Null Value Processing
What are null values?
The following types may all be understood as null values:
-
null: Used to indicate that a data item does not contain valid data, missing data, or data is unknown. Can exist in all types of data. In different database tables, it may display as blank or display as null.
-
Empty string: Empty text string, only exists in text type, because it's invisible, it may be confused with null.
-
Text null: Actually the text 'null', including uppercase, lowercase, and mixed case formats. In some scenarios, users may replace null values in text fields with the text string 'null' when storing data for the purpose of distinguishing from data with values.
Impact of null values
-
In any expression or function formula, if any part has a null value, the final result usually returns a null value. For example,
CONCAT([fieldA], [fieldB])
, if there is a null value in a row of data, that row's result returns null; when conditional judgment appears null=null, it returns null instead of true. -
Using
COUNT([field]) /COUNT(DISTINCT[field])
for counting statistics will filter out null values, but will not filter out empty strings;COUNT(DISTINCT[field])
calculation result is 1 less than the actual result. -
When converting columns to rows in ETL, if the field to be converted is a null value, the entire data row will be filtered out, causing data loss.
-
When the field type and value content don't match, the data displays as null, which may mislead users to think there's no data.
-
When setting deduplication primary keys in datasets, during incremental updates, there are still duplicate data in the data because null values in primary keys cannot be deduplicated.
Null value judgment and processing methods
Dataset
Overview page -- Filter data -- Select field, type "Select". Null values display as (null), empty strings display as blank, and other text type nulls display as text. If you want to set deduplication primary keys, you need to ensure that <strong>fields used as deduplication primary keys cannot contain null values</strong>. Null values in fields cannot be directly replaced and processed in datasets. It's recommended to operate in ETL, or create new calculated fields to process using functions.

ETL
- Data exploration (version 4.9 and later): Add a "Data Exploration" node after the required node, select fields, and view the null value and enumeration value overview of that field.
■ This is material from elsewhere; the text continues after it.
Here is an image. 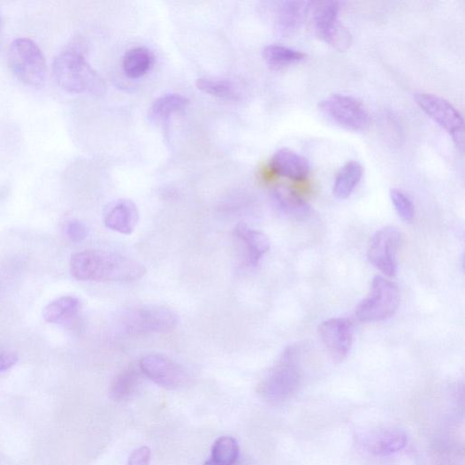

- Null value replacement: Replace null values with other values; Value replacement: Can replace empty strings (or null) with other values. The replacement target value must be consistent with the field's own type.

3. For cases that need to judge and replace null values according to certain logic, you can add calculated fields and use Spark SQL functions for processing. Common null value processing functions are as follows:
Purpose | Function | Example | Result |
Judge whether it's a null value | isnull([expr]); [expr] is null | true/false | |
Judge whether it's not a null value | isnotnull([expr]); [expr] is not null | true/false | |
Replace null values in expr1 with expr2 | ifnull([expr1], [expr2]) | ifnull(null,0) | 0 |
nvl([expr1], [expr2]) | nvl(null,0) | 0 | |
If expr1 is not null, return expr2, otherwise return expr3 | nvl2([expr1], [expr2], [expr3]) | nvl2(NULL, 2, 1) | 1 |
Return the first non-null value | coalesce([expr1], [expr2], ...) | coalesce(NULL, 1, NULL) | 1 |
If 2 exprs are the same, return null, otherwise return expr1 | nullif([expr1], [expr2]) | nullif(2, 2) | null |
Judge whether it's an empty string | [expr]='' [expr] <>'' | true/false | |
Judge whether two values are equal, both null should return true, one null returns false | [expr1] <=> [expr2] | true <=> NULL | false |
Card
If you don't want places where calculation results are null to display as empty, you can set null values to display as other numbers or text in the "Special Values" section of the card's right style panel.

Note: Special value settings only modify the display effect and cannot truly replace null values with other data for calculation. For example, when sorting numeric fields with null values, null values can only be sorted first or last, and won't be sorted between positive and negative numbers just because you set null to display as 0.
If null values need to participate in calculations, it's recommended to process them in ETL, or create new calculated fields in cards. For non-direct connection datasets, use the Spark functions in the above list for processing, then use the new fields for calculations. For direct connection datasets, you need to use the corresponding database functions.
Case Study
The field displays as null, but why doesn't judging and replacing null values work?
"Empty date replacement" formula: ifnull([date2],date('2099-01-01'))

Cause analysis: The formula usage itself is not problematic. Checking the field "date2", it's found to be a newly created calculated field that doesn't use functions, directly referencing another field "date1", then setting the format to "Date", as shown in the figure below. And "date1" is a date composed of numbers, with type String.

The user's intention was to convert text type dates to standard date format, then replace null values. But different type fields must use SQL functions for conversion to take effect. Simply modifying the field type in the new field won't truly take effect. When the real type conflicts with the display type, the system defaults to displaying null values, but there are actually values. At this time, using the function `isnull([date2])` to verify the result is also non-null (false).

Solution: Modify the "date2" formula to to_date([date1],'yyyyMMdd')
. Verification result as shown in the figure below.